While consensus exists regarding delivery timing for pregnancies affected by ICP, the differential impact of varying gestational age (GA) remains incompletely understood. This study evaluated the impact of GA at delivery in affecting maternal and neonatal outcomes in ICP.
We performed a retrospective cohort study of patients with ICP who were delivered at a tertiary teaching hospital from Jan 2008 to Dec 2015. The study cohort was divided into 3 groups: less than 37, at 37, greater than 37 weeks. We compared the maternal and neonatal outcomes using one way ANOVA and chi-squared / Fisher exact test for continuous and categorical data, respectively. Multivariable logistic regression analyses were performed to predict the likelihood of adverse perinatal outcomes while adjusting for sociodemographic, clinical and laboratory characteristics.

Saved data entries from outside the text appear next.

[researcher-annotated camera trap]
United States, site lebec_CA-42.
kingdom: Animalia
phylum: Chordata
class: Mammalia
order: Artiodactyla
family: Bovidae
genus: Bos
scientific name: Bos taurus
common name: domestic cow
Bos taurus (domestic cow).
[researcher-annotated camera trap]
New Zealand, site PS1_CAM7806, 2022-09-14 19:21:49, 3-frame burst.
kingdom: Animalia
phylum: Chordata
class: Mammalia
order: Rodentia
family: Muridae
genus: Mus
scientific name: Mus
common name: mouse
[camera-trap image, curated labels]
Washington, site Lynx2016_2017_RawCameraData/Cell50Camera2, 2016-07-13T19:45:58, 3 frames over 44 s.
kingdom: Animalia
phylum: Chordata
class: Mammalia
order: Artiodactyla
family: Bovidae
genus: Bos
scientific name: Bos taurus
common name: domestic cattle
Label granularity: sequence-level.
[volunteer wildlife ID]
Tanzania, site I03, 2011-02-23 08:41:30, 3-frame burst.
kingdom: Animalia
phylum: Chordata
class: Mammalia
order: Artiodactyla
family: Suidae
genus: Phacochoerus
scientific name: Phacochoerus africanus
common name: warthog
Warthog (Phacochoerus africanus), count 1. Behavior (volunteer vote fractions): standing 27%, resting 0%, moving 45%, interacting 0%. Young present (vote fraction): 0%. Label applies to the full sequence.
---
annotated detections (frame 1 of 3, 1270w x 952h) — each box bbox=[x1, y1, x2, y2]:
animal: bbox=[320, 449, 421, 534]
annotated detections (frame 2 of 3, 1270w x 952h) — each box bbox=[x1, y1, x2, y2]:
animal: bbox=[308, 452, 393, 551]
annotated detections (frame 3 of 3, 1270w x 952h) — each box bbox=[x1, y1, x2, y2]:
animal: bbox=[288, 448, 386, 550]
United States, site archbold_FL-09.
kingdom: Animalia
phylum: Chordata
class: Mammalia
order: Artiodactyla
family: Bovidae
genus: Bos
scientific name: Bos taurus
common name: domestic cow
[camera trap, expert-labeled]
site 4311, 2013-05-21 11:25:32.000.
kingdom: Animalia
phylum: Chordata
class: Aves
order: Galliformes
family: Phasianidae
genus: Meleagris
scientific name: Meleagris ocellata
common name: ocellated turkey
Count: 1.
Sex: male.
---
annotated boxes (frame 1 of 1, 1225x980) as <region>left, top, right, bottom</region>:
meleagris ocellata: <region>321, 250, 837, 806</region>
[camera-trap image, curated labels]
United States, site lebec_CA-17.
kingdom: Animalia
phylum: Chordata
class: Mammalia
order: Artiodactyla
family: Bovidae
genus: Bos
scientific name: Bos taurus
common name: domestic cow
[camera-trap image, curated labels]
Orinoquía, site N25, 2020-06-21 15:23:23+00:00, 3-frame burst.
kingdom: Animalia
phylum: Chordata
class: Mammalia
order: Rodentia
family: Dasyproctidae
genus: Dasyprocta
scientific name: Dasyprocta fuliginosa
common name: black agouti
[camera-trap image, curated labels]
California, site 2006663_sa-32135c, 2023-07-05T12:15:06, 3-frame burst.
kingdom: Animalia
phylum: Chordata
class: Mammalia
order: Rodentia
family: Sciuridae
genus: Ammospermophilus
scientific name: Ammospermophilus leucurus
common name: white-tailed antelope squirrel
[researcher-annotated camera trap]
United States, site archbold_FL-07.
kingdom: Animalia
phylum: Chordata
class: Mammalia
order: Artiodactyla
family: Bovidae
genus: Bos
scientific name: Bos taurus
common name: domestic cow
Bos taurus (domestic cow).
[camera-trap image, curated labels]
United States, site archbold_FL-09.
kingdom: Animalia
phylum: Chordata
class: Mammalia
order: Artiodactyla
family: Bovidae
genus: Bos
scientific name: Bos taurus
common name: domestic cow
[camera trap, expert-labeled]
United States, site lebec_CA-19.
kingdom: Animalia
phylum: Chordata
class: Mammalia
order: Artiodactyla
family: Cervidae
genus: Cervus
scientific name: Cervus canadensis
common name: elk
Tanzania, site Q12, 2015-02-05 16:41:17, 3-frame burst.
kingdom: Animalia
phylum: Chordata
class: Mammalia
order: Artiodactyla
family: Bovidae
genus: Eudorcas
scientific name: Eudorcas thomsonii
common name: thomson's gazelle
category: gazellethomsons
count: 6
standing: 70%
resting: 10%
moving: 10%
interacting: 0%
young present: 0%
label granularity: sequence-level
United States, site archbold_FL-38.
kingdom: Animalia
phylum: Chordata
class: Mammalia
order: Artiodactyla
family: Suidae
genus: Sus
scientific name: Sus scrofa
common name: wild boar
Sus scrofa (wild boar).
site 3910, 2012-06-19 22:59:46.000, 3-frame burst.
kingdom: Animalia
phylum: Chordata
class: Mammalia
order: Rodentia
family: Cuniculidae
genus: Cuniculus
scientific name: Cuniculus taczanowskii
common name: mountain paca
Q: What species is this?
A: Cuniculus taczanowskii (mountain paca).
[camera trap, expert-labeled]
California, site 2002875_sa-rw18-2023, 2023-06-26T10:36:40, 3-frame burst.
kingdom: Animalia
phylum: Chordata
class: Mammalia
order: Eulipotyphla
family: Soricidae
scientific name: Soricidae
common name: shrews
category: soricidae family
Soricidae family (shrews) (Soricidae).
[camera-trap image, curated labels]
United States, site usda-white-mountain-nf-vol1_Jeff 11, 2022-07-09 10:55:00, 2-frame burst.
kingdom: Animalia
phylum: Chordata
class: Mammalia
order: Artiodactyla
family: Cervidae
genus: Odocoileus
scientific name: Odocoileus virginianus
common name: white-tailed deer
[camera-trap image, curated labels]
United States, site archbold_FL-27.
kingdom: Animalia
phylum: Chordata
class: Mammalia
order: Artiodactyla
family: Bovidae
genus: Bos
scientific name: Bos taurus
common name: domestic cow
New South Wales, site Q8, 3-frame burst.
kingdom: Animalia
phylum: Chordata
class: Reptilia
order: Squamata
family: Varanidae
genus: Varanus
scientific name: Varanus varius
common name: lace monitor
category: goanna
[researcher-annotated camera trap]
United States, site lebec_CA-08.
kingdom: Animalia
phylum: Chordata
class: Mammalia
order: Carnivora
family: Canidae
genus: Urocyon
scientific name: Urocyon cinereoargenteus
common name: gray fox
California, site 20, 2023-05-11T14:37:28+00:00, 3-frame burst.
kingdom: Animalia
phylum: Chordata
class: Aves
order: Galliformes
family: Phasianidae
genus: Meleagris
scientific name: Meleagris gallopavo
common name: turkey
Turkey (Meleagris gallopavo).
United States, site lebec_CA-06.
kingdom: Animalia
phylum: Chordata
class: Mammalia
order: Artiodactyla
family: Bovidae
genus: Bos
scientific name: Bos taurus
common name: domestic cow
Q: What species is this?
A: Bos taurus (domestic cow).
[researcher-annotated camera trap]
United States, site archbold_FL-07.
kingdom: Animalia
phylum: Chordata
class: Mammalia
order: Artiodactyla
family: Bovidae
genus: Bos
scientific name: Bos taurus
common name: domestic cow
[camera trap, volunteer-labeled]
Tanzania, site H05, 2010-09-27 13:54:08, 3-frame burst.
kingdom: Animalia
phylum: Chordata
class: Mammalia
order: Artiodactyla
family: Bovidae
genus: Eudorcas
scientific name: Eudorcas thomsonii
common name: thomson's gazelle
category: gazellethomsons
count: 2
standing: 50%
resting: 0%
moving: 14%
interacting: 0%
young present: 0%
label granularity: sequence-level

Out of a total of 110 patients with ICP - 53 (48.19%) delivered at 37 weeks, with 28 (25.46%) and 29 (26.37%) patients delivered at less than 37 and greater than 37 weeks, respectively. Preterm delivery was significantly associated with higher bile acid levels, Hepatitis C, earlier diagnosis, lower Apgar scores, higher rates of hyperbilirubinemia, NICU admission, and length of NICU stay. Induction prior to 37 weeks resulted in higher cesarean rates, with vaginal delivery being higher for inductions ≥ 37 weeks.
In our study, advanced ICP disease, often resulted in spontaneous preterm labor before a scheduled induction. Further prospective studies are warranted to characterize the influence of gestational age at delivery in modulating perinatal outcomes in ICP.